Il giorno passa molto lentamente fra l'interminabile rito del thé mille volte reiterato, feste nuziali, visite a parenti e amici, talvolta gite alle dune (dove si va con i bambini come da noi al mare),


Bambini in gita alle dune


cieli stellati descrivibili solo a stento, tempeste di sabbia, e un senso di abbandono che appare ad ogni ora sempre più forzato e che lascia il passo ad una noia esistenziale che attanaglia fino alle viscere.
A dire il vero, però, questo 'dolce far nulla' è proprio degli uomini. La donna saharawi ha invece un ruolo che difficilmente si può riscontrare in altre società del Mondo Arabo.

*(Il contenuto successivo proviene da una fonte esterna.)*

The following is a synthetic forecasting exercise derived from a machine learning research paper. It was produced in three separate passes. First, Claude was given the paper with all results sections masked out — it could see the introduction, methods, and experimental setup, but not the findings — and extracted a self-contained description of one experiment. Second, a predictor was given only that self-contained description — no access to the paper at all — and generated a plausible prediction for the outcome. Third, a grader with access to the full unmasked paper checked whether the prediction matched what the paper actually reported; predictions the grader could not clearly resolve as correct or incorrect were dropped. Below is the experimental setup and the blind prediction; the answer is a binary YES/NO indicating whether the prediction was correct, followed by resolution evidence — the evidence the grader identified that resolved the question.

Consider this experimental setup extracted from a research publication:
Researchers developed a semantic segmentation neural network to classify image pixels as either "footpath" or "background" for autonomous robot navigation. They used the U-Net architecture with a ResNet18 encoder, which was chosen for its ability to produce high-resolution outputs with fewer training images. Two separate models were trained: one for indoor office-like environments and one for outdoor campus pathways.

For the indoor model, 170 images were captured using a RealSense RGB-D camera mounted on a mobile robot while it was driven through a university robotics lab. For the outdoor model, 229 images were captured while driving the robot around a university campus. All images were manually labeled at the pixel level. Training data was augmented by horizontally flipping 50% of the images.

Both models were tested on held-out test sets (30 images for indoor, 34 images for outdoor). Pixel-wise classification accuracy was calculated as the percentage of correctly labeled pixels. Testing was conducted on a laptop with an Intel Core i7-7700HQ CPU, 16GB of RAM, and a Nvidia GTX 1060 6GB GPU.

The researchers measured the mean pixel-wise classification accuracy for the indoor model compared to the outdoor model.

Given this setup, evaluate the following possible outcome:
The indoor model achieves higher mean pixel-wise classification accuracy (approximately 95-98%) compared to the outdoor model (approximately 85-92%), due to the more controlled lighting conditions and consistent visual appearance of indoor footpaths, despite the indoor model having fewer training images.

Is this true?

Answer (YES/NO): NO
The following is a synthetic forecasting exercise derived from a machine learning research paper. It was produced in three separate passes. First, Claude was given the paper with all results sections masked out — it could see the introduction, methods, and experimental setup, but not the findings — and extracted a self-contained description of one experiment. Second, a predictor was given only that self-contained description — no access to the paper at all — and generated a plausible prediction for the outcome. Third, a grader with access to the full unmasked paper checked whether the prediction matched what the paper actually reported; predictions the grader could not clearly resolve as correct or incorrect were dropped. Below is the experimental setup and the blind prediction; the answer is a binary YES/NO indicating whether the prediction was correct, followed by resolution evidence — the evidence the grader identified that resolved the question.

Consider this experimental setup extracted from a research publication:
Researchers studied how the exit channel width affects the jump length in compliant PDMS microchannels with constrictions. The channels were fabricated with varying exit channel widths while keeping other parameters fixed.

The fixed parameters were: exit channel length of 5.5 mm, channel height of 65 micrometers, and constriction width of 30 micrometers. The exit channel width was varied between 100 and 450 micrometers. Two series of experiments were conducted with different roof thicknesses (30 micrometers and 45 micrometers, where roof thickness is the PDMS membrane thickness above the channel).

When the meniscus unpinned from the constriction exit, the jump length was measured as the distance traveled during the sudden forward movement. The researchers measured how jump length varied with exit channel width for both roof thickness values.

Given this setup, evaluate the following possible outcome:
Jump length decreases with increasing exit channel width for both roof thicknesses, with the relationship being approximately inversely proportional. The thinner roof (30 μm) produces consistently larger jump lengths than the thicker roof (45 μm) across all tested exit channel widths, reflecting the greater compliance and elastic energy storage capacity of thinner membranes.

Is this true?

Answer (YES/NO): NO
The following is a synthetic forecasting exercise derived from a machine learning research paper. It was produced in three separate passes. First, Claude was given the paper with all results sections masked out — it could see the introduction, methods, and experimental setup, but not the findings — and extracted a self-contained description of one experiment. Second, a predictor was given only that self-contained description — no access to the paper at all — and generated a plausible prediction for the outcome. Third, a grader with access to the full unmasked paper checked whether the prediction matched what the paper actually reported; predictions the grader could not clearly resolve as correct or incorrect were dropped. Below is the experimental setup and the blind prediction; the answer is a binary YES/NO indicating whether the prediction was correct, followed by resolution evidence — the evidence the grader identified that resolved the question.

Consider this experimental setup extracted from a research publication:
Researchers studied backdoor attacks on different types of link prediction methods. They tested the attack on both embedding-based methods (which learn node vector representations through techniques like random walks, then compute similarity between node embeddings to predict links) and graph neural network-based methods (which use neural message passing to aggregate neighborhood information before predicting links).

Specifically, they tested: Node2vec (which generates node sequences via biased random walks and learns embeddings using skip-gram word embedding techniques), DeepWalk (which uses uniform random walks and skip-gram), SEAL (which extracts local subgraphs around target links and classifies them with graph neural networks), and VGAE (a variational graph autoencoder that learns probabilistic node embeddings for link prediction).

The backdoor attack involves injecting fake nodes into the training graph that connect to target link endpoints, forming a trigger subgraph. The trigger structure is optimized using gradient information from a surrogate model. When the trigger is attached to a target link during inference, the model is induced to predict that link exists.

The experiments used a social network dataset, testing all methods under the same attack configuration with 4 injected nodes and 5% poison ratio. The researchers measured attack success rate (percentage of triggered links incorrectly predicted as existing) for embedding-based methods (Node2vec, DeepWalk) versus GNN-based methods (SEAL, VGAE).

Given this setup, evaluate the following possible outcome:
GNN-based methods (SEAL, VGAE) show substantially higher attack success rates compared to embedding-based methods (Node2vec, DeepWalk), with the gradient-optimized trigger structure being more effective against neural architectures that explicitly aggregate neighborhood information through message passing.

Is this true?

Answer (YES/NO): YES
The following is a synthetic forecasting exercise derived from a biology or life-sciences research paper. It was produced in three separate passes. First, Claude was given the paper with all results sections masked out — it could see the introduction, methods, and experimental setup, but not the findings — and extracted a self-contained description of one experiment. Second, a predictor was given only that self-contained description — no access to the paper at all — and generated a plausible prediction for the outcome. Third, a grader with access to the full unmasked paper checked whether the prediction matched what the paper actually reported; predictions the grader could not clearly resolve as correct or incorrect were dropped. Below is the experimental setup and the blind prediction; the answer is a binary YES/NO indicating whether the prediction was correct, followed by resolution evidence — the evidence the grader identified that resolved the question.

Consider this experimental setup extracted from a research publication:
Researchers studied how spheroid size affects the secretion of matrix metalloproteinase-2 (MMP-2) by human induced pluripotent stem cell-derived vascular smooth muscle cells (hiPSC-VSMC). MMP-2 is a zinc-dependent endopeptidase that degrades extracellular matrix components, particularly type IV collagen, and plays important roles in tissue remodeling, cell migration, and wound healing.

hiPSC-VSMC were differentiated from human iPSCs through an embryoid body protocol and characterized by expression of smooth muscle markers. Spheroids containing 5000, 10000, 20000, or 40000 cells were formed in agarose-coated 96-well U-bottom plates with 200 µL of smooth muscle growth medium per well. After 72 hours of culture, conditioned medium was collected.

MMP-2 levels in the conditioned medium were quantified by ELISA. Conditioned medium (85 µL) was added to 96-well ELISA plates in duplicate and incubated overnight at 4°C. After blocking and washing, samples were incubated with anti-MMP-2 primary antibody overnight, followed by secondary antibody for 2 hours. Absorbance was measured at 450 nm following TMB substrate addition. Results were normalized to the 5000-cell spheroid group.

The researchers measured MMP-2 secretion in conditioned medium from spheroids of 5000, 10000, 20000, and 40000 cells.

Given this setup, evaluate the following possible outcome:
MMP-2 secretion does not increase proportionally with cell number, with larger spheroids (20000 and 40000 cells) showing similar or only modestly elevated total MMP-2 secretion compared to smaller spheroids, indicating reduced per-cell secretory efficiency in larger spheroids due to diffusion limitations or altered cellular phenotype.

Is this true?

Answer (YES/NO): NO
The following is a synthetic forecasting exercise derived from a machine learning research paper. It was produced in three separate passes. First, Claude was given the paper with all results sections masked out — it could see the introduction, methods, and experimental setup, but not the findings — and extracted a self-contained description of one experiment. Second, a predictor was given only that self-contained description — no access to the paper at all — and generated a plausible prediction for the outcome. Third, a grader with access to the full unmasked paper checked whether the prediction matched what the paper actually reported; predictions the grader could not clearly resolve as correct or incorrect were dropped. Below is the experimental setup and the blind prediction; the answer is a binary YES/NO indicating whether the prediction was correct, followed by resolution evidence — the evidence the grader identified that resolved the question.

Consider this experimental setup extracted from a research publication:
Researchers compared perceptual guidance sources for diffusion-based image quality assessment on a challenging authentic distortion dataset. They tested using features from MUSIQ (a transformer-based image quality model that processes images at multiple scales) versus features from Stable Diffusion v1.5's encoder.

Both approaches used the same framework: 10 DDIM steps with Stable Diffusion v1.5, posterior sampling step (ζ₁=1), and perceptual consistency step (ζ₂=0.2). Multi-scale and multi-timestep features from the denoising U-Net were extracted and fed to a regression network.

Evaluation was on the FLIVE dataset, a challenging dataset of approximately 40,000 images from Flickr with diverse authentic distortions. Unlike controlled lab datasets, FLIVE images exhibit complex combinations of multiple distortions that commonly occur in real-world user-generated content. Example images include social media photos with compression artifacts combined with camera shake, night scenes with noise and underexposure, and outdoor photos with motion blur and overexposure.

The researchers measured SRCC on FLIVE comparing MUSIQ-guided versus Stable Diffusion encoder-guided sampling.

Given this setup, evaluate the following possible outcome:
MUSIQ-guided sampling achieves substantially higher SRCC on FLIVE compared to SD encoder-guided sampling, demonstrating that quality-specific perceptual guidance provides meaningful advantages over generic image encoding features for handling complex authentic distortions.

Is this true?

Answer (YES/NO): NO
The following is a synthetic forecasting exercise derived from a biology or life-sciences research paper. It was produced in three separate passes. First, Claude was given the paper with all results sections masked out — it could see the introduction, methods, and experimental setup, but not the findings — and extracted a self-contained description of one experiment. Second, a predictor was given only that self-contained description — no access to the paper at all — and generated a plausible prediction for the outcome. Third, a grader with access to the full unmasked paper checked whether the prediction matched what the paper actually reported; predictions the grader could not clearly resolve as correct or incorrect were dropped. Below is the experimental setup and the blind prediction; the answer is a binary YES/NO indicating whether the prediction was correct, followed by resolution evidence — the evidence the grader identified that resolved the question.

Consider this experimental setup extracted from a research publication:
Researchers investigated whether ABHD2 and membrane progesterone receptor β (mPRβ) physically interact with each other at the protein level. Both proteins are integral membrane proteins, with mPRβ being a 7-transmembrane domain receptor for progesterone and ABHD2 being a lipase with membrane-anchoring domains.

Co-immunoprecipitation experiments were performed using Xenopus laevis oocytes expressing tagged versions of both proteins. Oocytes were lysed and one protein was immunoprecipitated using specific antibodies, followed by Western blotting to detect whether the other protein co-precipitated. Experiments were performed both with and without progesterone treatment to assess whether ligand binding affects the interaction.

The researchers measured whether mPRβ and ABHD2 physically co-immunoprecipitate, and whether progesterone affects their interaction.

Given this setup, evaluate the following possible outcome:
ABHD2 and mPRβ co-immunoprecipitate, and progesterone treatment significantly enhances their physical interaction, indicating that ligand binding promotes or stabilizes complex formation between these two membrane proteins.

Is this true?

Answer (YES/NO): YES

Vorrei perciò dedicare la conclusione del mio racconto proprio ad una donna, un'anziana saharawi. Era il mio ultimo giorno di permanenza nella tendopoli. Questa anziana signora dall'età indefinibile, seduta davanti alla sua tenda mi osservava mentre scattavo qualche ritratto alle sue capre, a quel po' che era il suo mondo. Dal suo viso non trapelava espressione alcuna. Ad un tratto mi chiamò con un gesto deciso del bastone con cui governava le sue bestie. Il traduttore che era con me ci mise in contatto. L'anziana chiese chi ero e cosa stessi esattamente facendo. Poi mi raccontò di lei, della sua vita attuale e delle epoche passate, ormai perse nel pozzo della sua memoria, quando il suo popolo viveva libero senza dover contare sugli aiuti umanitari. Ammaliato dal suo sguardo, un misto di antica sapienza e accettazione rassegnata della propria condizione, alla fine del suo discorso, le chiesi se potevo farle una fotografia. Lei, dopo un attimo di compassata riflessione, accettò. Scattai, la ringraziai, le donai dei biscotti, e rispettosamente mi congedai.